Monday, January 19, 2015

Friday

From Friday: Sobering. Our pregnant lady with Ebola died today :'-( hard to see someone struggle so much this morning. She wanted to go outside this morning and I wish we could have taken her--but she was far too weak to move from the mattress on the bed to the mattress floor and would never have made it outside without all 4 of us carrying her in a stretcher. She wasn't able to do anything for herself today and passed this afternoon.
They record deaths but we counted her as one although she was pregnant. Which means the death total in West Africa is higher than the numbers show. Records are kept of the pregnant women who die but their babies aren't actually in the totals. Her baby has been showing less and less movement-can't do fetal heart sounds nor ultrasounds here, only palpating (feeling) for baby's movements and asking mom if baby has moved. Many of the staff speak Pidgin English here which I am slowly learning. Some of our patients speak Pidgin but most speak Temne, a local language.

Today was day three of "hot training." Jasmine and I went in this am to watch lab draws and Jasmine drew the last pt's blood and got it on the first try, difficult to do when double-gloved! We were in about an hour.
After lunch we learned 5 more patients were coming, two again stretcher-bound and very sick. The first one we didn't even triage the medical team just stretcher-carried her into the "probable" ward. My partner Isata and I were assigned pt care. We started in the first ward and we were supposed to go to all 3, however, my goggles began to slip into my eyes and I had to go doff. And as skin was exposed, I also got a wash of 0.5% chlorine to the face! Not so pleasant but better than Ebola.

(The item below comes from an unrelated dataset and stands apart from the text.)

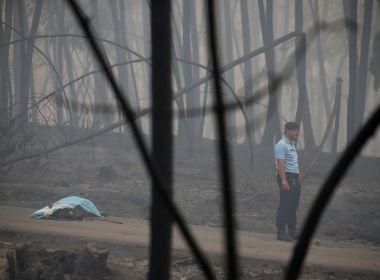 Quase dois mil bombeiros operam para apagar fogo que matou mais de 60 em Portugal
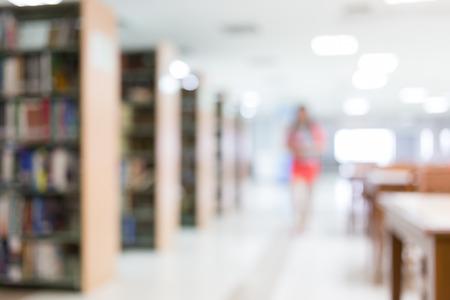 biblioteca: desenfoque de fondo de la biblioteca con el estudiante y estantería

As soon as the least bit of skin is exposed you must leave. My partner did one or two more things and also had a goggle problem-hers went too high on her head. We may have been inside 20 minutes when we had to leave. But again, we want to protect staff. We have to do "corner checks" periodically while in the unit. Your partner must be able to see all 4 corners of the hood underneath your goggles. If you "lose a corner" you leave because you are close to having skin exposed near your eye.

There should always be a nurse on the outside of the high risk zone to pass items needed to a table inside. It is hard to describe--there are two fences about two meters total distance and between each fence is a table. You lay the item needed-medicine, lab tubes, towels, pt admission bag (with clothes and a cup) on to the second table while wearing gloves making absolutely sure you do not touch the table inside at all. I do not understand the two table thing--because if you are inside you cannot reach across the fence at all. Which means if the item needed is on the outer table, you must wait in the sun in full PPE until someone outside can move it to the table inside. The two tables might be necessary for meal passes though as it may not all fit on one table. Rules are strict here which is actually reassuring.
I may have already said this but we have two common phrases in the ETC. "There is never an emergency with Ebola" meaning anything can wait to be done safely--Whether that means it waits 15 seconds, 5 minutes, or until the next round of staff come through in PPE.
The second phrase is "Slow, slow, safe, safe." Which is a good reminder because mistakes tend to happen more when you rush. You cannot afford to make certain mistakes in the high risk zone, it could cost you your life. Provide quality patient care and look after your fellow staff members. If 3 of us are in a ward together, and one is on the other side of the middle walkway,  we will check on them: "Philomena!! You ok?!" "Yes, I am good, good. You ok?" "Yes yes."
In pidgin English, at least here, words are often repeated. And asking someone if they will wait a little bit for you becomes, "Please wait small small." Or if you are ok with waiting you say, "I wait small."